SQL Join with GROUP BY query optimisation

Question

I'm trying to optimise the following query.

 SELECT C.name, COUNT(DISTINCT I.id), COUNT(B.id)
   FROM Categories C, Items I, Bids B
  WHERE C.id = I.category
    AND I.id = B.item_id
  GROUP BY C.name
  ORDER BY 2 DESC, 3 DESC;

Categories is a small table with 20 records.
Items is a large table with over 50,000 records.
Bids is a even larger table with over 600,000 records.

I have an index on

Categories(name, id), Items(category), and Bids(item_id, id).

The PRIMARY KEY for each table is: Items(id), Categories(id), Bids(id)

Is there any possibility to optimise the query? Very appreciated.

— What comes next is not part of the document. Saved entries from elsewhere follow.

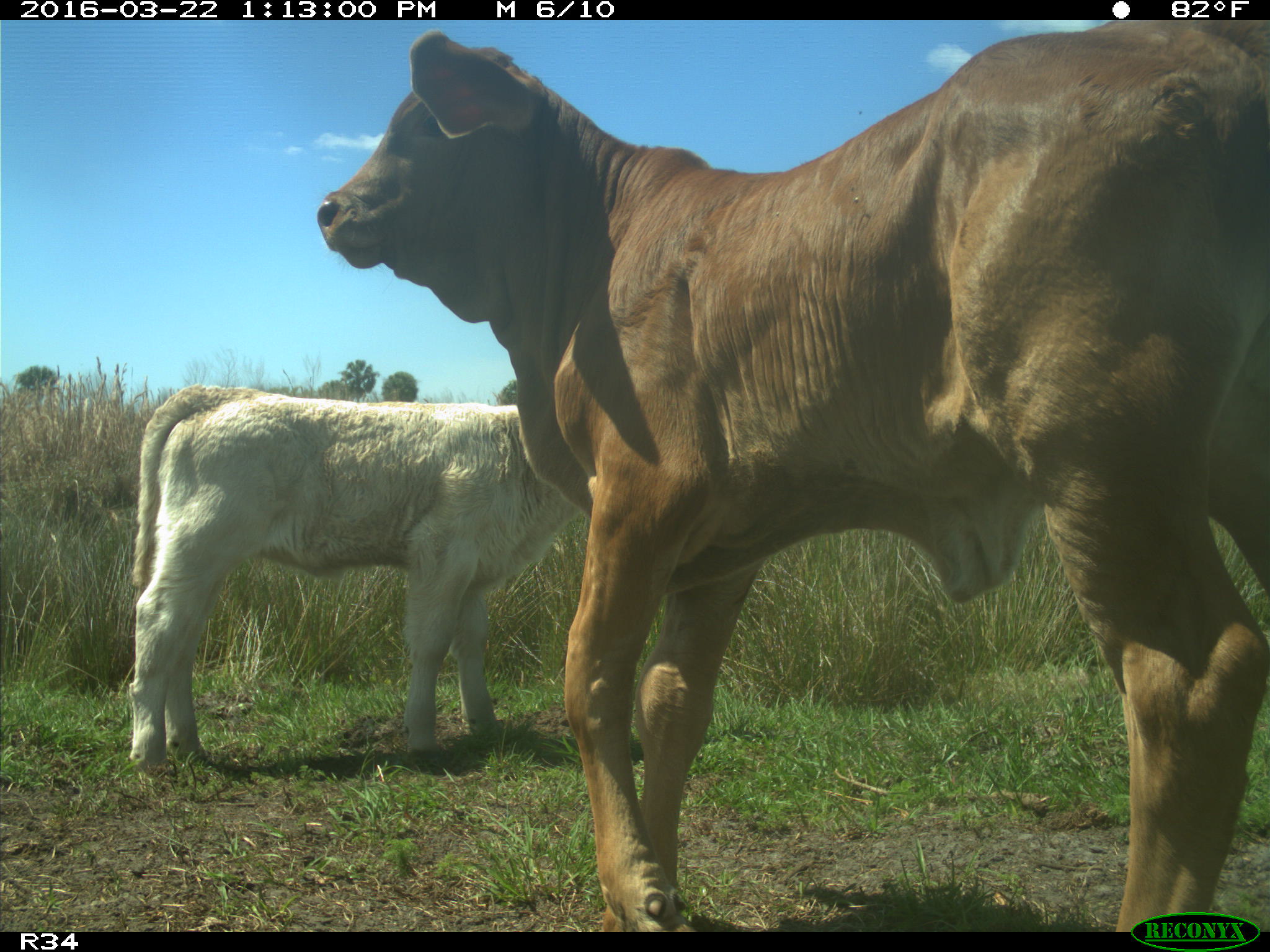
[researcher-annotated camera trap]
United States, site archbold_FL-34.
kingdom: Animalia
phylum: Chordata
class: Mammalia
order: Artiodactyla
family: Bovidae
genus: Bos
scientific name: Bos taurus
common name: domestic cow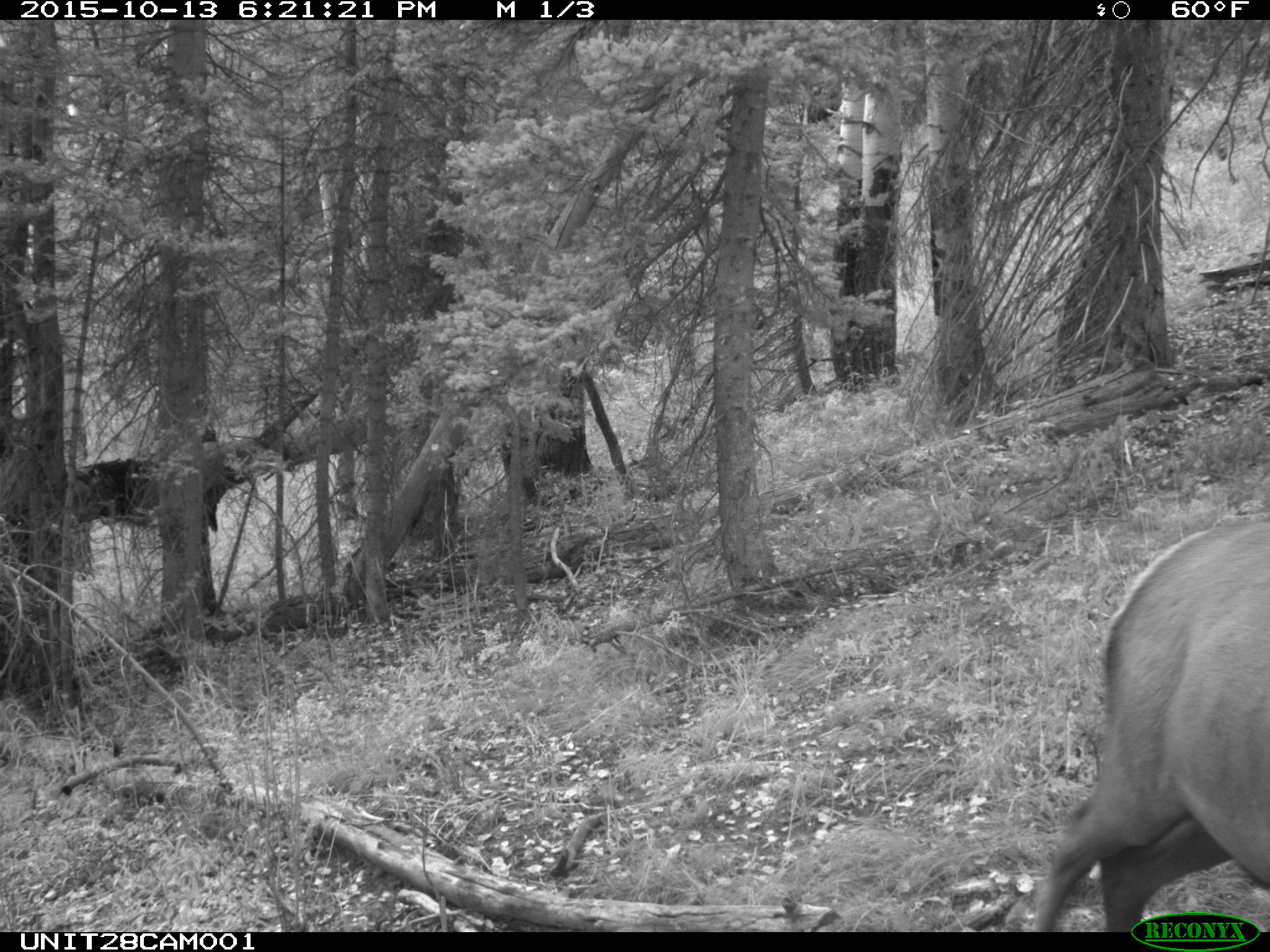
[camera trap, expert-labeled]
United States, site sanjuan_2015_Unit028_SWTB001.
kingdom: Animalia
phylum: Chordata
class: Mammalia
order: Artiodactyla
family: Cervidae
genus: Cervus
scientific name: Cervus elaphus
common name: red deer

Avoid sorting in SQL and do in any other application you export to e.g. Excel. And re-write WHERE as ON using explicit Inner joins — QHarr, Oct 22 '17 at 08:13
I'm not sure how much more you can optimize this query because Postgres needs to count every record (in every group). — Tim Biegeleisen, Oct 22 '17 at 08:13
@QHarr Very good advice, but I don't think that would help. The optimizer probably already converts into an explicit join. — Tim Biegeleisen, Oct 22 '17 at 08:14
@TimBiegeleisen I'm guessing optimizer will convert. Also, probably wll re-arrange table ordering to have smaller first? — QHarr, Oct 22 '17 at 08:16
Also, i am familiar with SQL Server where putting as a stored procedure would allow for plan caching . — QHarr, Oct 22 '17 at 08:18
Instead of using `Cross join` use `join` but as a performance issue use `left join` with checking for not null values -HTH ;). — shA.t, Oct 22 '17 at 09:24
@philipxy *Misconceived* is unclear to me, what do you mean in details? - Side note: using `,` between tables mean `cross join` ;). — shA.t, Oct 23 '17 at 04:41
@shA.t Yeah, not clear. But I was mostly interesting in warning the asker. 1. *Because* ',' is just low-precedence cross join & on is just high-precedence where, the obligatory knee-jerk anti-',' "you might forget the where!" is [specious](https://stackoverflow.com/a/25957600/3404097). 2. If one wants a cross/inner join result one should use one, not a left join idiom--which foregoes just saying what you mean, has a slower naive implementation (although it's trivially optimized), and cannot even always be done (namely when a left/right row with all right/left columns null could be returned). — philipxy, Oct 23 '17 at 05:46
@philipxy Thanks for details, I think using `join` with `on` is better as a readability issue and - as I forgot to mention it - using `left join` with excluding nulls just for tables with low count of rows is faster; like `Categories`. [(1)](https://stackoverflow.com/a/8511004/4519059) ;). — shA.t, Oct 23 '17 at 06:22

score 0 · Answer 1 · answered Oct 22 '17 at 09:57

Without EXPLAIN (ANALYZE, BUFFERS) output this is guesswork.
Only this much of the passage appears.